## Qué hacer
• a. Copia el relato del parto desde "El médico, un" hasta "que debía esperar.", ambos incluidos, y cambia "partera" por "comadrona".
• b. Según el relato del parto, ¿por qué no se sabía qué esperar? Responde en una a tres oraciones.
• c. Responde con lo que dice el relato del parto:
(i) ¿Con qué comparaba el médico la facilidad con que pasaría el bebé?
(ii) ¿Dónde tuvo que correr la partera detrás del médico?
(iii) ¿Qué le dijo la partera al médico sobre el bebé?
*** Texto citado ***
El médico, un hombre muy brusco, muy gruñón, y muy en contra de las caesáreas, insistía cada vez que me examinaba que el bebé pasaría tan fácilmente como “un bulto en el correo.” La partera, al contrario, no estaba de acuerdo con él, empleando otra comparación : algo sobre los coches grandes y los garajes pequeños. Así no sabía lo que debía esperar.
Cuando llegó el día fatídico, para convencer al médico que una caesárea era obligatoria, la partera tuvo que correr detrás de él en el pasillo del hospital, agarrarlo del brazo, y decirle que el corazón del bebé latía muy rápidamente. Entre la espada y la pared, se rindió, pero de muy mala gana.
*** Extractos del listado ***
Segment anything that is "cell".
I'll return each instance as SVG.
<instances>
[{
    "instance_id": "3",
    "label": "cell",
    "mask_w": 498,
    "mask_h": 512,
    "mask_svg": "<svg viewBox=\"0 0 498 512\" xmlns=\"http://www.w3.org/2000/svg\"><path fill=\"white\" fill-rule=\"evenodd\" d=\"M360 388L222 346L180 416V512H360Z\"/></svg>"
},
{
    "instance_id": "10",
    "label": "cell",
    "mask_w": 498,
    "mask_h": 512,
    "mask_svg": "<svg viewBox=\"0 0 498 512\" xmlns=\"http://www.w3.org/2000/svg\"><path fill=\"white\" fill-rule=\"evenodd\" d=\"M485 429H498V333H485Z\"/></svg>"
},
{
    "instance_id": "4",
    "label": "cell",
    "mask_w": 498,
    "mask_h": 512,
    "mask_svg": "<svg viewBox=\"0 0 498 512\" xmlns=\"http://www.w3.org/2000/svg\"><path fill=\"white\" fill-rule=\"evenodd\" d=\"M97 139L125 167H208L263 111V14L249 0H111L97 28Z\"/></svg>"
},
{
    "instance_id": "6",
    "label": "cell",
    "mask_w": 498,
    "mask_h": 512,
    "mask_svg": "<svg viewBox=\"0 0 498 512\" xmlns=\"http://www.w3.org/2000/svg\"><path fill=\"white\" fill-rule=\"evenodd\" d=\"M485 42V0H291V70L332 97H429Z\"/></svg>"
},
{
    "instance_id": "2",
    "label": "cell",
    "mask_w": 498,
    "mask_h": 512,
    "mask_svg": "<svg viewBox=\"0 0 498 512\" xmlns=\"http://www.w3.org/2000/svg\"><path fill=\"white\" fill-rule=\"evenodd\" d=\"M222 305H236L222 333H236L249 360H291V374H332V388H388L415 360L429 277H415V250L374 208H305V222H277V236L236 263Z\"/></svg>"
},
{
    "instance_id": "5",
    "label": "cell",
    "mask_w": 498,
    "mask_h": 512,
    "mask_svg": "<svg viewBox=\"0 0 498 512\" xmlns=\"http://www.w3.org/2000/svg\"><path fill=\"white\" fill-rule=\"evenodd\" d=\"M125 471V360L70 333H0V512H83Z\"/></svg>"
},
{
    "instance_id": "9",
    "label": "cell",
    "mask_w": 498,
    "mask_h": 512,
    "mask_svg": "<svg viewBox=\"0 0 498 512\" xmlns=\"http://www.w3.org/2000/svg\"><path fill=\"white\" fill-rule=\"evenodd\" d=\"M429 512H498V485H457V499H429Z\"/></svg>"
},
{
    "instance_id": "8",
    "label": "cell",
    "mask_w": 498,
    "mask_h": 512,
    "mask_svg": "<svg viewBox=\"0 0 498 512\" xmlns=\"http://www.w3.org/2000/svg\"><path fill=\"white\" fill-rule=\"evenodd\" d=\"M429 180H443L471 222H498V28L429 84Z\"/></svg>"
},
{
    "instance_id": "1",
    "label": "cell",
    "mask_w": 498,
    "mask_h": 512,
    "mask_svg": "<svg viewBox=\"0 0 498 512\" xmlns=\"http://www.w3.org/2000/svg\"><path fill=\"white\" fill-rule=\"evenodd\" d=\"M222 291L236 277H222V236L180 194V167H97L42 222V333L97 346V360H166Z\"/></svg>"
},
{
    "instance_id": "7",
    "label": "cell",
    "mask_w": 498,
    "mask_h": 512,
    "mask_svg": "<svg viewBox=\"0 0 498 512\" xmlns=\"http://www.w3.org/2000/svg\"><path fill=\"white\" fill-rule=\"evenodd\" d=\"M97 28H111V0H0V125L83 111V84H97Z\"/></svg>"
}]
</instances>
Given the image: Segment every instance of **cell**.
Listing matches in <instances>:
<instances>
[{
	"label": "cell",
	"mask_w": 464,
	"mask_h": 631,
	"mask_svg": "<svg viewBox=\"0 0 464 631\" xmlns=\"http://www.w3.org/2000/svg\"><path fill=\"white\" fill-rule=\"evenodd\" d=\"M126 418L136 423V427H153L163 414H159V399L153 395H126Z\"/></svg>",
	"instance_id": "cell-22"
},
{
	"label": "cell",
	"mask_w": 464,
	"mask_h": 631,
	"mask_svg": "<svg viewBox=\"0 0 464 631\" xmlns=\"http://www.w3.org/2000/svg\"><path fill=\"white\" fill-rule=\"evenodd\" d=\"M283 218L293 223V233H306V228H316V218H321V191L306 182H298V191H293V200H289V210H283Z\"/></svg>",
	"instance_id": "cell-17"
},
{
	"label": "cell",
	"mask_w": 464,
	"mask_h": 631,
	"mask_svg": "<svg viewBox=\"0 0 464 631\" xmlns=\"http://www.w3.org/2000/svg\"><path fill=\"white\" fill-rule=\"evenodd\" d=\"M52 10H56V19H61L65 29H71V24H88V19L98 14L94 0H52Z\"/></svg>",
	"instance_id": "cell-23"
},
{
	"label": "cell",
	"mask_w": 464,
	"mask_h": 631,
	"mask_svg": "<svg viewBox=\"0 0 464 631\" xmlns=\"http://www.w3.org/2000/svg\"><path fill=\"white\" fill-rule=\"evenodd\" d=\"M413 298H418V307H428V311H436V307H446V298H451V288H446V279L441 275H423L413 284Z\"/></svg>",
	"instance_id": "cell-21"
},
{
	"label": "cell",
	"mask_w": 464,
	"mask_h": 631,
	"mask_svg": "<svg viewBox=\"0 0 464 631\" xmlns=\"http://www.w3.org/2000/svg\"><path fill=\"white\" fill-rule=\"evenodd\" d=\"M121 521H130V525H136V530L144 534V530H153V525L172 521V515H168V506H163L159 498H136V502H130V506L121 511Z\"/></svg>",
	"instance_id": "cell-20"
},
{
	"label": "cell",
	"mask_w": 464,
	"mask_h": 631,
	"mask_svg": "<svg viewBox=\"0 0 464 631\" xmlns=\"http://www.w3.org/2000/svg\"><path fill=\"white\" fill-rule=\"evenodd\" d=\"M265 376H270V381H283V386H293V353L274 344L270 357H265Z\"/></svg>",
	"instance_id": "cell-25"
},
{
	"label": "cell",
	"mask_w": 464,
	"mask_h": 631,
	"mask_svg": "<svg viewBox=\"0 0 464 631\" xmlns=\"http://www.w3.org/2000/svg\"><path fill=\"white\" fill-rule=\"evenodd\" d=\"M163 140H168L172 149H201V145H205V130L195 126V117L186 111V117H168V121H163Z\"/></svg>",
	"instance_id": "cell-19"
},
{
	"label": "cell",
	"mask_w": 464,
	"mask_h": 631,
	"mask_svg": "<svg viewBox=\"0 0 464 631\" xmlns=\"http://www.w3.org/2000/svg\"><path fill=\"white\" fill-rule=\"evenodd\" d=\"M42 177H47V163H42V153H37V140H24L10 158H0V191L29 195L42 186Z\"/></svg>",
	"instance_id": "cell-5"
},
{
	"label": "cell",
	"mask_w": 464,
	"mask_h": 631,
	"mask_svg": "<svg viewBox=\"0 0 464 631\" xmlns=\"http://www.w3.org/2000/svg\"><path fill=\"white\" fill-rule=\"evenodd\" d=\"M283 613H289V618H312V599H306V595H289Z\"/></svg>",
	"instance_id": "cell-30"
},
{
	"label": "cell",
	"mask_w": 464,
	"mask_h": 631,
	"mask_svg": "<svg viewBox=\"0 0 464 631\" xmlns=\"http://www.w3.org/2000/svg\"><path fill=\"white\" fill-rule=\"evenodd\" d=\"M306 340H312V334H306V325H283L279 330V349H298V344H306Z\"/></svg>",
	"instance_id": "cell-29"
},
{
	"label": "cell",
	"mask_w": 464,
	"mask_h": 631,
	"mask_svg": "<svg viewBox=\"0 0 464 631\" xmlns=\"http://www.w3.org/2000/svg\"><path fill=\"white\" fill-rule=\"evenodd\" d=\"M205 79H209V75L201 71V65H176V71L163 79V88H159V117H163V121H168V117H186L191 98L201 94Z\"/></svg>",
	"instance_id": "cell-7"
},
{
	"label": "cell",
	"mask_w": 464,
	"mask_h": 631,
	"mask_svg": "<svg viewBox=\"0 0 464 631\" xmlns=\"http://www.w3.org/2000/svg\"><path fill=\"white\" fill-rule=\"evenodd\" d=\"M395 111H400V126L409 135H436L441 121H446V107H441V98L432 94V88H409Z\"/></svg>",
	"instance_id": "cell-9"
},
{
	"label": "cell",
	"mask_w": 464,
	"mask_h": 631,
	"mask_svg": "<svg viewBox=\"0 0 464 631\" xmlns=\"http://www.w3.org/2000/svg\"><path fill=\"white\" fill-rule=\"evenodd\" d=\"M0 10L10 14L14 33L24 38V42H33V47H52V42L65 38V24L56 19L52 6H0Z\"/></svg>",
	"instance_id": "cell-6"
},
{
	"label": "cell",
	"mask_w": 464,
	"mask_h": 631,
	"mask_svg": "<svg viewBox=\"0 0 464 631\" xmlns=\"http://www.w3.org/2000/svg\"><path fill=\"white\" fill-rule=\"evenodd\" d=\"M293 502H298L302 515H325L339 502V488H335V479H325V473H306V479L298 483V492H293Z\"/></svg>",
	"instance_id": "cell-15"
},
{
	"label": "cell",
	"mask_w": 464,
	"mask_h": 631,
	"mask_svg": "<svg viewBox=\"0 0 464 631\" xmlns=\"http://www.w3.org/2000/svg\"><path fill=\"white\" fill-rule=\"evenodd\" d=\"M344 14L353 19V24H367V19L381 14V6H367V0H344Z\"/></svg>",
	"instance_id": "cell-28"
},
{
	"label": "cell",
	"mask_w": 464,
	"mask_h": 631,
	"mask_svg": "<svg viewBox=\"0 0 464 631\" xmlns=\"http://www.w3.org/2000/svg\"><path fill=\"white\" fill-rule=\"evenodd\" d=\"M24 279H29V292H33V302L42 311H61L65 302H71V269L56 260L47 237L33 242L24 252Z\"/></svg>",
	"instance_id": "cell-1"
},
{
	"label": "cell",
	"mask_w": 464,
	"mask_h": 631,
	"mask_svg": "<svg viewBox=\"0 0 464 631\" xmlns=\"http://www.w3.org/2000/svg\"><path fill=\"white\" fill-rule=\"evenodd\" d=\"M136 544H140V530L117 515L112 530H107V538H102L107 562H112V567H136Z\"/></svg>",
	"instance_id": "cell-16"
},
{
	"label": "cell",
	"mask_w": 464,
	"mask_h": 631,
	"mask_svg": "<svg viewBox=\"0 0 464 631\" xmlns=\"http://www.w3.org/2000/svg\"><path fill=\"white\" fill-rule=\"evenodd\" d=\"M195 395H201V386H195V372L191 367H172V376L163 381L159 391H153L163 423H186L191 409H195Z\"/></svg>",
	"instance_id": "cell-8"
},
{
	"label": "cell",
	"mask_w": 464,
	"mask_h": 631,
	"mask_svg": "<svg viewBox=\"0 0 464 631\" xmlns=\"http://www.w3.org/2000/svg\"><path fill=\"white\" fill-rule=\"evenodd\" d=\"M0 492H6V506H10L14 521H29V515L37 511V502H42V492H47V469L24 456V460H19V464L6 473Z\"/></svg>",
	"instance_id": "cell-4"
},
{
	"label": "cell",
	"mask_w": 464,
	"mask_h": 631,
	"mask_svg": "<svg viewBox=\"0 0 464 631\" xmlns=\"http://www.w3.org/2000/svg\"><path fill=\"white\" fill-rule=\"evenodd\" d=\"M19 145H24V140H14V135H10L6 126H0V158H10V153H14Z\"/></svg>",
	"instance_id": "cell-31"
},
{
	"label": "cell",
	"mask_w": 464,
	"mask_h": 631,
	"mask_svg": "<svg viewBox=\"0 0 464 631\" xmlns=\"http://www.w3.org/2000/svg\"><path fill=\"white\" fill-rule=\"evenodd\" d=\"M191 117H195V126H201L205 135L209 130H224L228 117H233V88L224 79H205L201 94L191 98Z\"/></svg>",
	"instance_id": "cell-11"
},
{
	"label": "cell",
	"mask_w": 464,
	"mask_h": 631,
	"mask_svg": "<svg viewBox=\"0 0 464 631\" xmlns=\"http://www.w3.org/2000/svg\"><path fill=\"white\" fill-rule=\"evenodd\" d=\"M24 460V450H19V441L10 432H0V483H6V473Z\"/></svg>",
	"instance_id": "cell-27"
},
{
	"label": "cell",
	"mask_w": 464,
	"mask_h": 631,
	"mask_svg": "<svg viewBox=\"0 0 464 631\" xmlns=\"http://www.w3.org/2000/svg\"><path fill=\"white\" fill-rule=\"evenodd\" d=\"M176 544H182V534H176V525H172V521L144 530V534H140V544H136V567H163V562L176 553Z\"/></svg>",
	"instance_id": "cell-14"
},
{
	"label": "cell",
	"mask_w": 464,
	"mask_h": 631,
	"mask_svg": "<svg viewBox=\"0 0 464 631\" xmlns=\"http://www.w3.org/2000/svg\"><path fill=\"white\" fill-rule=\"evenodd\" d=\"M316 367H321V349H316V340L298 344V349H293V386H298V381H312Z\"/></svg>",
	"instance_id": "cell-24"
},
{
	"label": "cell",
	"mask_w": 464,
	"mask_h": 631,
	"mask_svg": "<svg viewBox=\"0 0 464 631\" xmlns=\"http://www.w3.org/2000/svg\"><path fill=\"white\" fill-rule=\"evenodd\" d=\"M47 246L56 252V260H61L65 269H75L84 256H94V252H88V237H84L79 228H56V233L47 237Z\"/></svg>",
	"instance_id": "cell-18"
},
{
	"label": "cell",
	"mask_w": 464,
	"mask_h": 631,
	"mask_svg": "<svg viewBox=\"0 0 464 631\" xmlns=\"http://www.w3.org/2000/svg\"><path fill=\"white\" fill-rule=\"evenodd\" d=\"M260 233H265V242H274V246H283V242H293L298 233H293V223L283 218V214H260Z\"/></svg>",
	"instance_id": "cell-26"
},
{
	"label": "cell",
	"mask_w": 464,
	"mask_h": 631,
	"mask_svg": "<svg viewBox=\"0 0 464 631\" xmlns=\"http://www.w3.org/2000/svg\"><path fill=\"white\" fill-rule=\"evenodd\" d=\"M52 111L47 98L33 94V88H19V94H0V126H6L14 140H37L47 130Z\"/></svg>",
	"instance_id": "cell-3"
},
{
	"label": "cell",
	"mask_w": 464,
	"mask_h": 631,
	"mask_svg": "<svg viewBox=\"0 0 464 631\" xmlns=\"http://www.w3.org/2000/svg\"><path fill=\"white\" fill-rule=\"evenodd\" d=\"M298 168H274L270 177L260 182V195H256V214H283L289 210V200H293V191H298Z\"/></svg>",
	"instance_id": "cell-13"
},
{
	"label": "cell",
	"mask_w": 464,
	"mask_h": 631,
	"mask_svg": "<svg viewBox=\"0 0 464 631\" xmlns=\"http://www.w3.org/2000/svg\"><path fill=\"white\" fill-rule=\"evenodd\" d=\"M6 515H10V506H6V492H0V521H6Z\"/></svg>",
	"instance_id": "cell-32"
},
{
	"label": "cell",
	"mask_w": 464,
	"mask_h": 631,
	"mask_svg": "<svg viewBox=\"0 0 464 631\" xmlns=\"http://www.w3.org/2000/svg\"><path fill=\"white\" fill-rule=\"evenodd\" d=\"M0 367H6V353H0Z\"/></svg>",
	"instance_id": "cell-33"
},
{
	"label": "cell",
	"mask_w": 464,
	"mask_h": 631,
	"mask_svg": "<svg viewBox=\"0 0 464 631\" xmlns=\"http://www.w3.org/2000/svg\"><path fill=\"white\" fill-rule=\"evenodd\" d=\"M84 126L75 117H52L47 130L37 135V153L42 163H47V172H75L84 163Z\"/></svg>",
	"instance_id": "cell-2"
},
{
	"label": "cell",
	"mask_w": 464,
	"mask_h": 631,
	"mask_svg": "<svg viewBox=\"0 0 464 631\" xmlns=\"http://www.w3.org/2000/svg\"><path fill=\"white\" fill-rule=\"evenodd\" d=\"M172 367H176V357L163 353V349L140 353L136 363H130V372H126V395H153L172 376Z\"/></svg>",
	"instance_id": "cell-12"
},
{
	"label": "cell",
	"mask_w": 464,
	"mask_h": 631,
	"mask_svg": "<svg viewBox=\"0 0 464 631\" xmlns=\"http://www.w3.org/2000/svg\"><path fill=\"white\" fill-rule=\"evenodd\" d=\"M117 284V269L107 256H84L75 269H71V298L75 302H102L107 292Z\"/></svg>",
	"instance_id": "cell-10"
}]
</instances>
***
## Respuestas por número
• a.
El médico, un hombre muy brusco, muy gruñón, y muy en contra de las caesáreas, insistía cada vez que me examinaba que el bebé pasaría tan fácilmente como “un bulto en el correo.” La comadrona, al contrario, no estaba de acuerdo con él, empleando otra comparación : algo sobre los coches grandes y los garajes pequeños. Así no sabía lo que debía esperar.

• b. Porque el médico y la partera no estaban de acuerdo. Él decía que el bebé pasaría tan fácilmente como "un bulto en el correo", y ella usaba otra comparación sobre los coches grandes y los garajes pequeños.

• c.
(i) Con "un bulto en el correo".
(ii) En el pasillo del hospital.
(iii) Que el corazón del bebé latía muy rápidamente.